Sunday, May 16, 2010

Cool press releases I get ...

Sometimes at work, I get press releases that have nothing to do with my job. A lot of times, these press releases show off something cool.
Earlier this week, I received a press release from this company called BluHomes: ["BluHomes"]. The company manufactures prefab "green" homes, in all kinds of very interesting designs. And prices aren't that bad either. In addition, they don't look like the "normal" prefab house. That is, this isn't a Kid Rock double-wide.
The problem, of course, is where to get the land, which is getting more and more expensive and hard to find. An empty nester home starting at $64K to $125K isn't bad ... until you realize what a lot is going for these days (never mind the property taxes in some New England areas after you make plans to build the house ...). However, BluHomes has it all kinda planned out for folks, and has the payment structure and planning spread out over a year. Having said all that, this company seems to be worth a look.

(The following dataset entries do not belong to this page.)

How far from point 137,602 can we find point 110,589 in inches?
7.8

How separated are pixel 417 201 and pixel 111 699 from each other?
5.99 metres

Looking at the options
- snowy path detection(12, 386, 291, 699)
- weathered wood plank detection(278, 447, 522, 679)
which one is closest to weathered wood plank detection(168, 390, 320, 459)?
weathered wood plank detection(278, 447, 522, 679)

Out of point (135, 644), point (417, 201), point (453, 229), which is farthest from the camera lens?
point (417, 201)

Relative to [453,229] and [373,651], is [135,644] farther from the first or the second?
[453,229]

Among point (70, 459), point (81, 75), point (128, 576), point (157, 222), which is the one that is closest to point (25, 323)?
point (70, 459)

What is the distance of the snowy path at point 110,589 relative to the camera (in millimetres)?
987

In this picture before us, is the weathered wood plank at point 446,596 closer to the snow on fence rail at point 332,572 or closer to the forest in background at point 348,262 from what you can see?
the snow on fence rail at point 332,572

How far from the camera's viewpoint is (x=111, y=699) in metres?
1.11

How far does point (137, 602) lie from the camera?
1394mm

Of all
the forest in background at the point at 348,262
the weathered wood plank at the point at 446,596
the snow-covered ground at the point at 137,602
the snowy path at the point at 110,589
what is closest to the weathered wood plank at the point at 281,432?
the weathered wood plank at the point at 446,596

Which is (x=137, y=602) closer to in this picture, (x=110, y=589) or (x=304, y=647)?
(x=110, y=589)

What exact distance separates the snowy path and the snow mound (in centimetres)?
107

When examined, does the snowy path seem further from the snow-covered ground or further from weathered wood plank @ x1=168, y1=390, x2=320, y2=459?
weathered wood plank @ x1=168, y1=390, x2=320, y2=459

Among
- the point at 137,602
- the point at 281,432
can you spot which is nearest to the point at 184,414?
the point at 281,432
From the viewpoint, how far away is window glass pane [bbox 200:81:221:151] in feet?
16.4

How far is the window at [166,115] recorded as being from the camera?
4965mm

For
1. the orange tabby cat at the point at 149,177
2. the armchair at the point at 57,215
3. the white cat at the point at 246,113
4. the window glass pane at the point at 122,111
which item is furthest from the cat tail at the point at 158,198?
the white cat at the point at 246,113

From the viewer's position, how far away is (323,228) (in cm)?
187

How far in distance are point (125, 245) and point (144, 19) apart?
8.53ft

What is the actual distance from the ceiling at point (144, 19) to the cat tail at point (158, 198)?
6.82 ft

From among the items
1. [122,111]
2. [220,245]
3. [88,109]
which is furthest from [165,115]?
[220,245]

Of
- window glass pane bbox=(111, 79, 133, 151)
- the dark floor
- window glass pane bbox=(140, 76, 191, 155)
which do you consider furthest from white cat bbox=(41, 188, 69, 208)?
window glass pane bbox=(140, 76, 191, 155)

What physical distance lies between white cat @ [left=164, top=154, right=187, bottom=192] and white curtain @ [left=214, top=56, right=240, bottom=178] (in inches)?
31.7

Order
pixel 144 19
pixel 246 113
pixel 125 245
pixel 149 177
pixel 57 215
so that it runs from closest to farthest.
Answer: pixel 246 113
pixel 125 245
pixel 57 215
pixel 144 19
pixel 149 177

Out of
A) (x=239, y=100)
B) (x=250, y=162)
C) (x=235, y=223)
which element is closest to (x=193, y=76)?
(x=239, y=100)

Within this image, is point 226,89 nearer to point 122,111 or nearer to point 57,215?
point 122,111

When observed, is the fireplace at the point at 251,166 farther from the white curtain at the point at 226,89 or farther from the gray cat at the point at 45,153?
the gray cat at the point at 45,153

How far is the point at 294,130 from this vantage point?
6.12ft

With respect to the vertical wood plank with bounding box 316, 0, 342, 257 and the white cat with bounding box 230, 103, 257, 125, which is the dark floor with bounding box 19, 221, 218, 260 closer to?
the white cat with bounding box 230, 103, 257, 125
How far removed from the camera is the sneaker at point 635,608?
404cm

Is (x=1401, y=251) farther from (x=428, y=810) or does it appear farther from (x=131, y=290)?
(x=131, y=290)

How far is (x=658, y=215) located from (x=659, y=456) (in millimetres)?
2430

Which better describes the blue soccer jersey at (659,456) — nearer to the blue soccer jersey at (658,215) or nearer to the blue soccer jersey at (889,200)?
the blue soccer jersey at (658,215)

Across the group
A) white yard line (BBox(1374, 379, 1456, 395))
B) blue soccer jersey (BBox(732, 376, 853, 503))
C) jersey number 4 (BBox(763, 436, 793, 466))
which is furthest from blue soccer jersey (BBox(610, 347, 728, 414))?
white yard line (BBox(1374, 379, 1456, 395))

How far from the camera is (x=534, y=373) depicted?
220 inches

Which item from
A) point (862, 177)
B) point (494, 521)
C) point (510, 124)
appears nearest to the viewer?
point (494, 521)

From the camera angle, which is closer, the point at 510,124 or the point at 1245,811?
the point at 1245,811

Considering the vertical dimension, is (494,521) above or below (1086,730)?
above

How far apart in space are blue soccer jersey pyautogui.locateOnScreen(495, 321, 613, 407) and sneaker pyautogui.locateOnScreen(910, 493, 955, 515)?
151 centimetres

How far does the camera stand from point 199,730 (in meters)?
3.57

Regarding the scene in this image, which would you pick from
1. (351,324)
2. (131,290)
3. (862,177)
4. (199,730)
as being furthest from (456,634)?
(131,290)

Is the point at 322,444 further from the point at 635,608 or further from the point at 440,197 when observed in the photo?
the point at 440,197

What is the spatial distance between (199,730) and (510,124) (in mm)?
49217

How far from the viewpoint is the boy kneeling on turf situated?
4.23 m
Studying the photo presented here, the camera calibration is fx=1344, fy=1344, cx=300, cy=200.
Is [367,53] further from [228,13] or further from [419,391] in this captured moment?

I have been tracking alternative housing options for about 9 years, since I learned about this guy in Belmont, Mass., building an alternative duplex on a very small site. The home was designed and built in Sweden and then the pieces came over and were plopped together over a period of three days (I will try and find the text of the story at a later date). One of the duplexes had this huge master bedroom loft and the walls were built in such a way to allow air to flow between them, to keep mold from becoming a problem.
I've also been investigating alternative energy for about the same time, since learning about a guy in Belmont who had a two-family with a solar panel to heat hot water for both apartments. I believe the payoff date was eight years, at the time of the story. Meaning, in the ninth year, hot water would be free for the next 20-plus years. Now, with all the incentives, alternative energy is a bit more affordable if you have the start-up costs (I was at a home show recently where they were promoting $20K windmills with a big chunk of the money coming from state and federal grants. If you have a big electric bill, do the math. It almost pays for itself).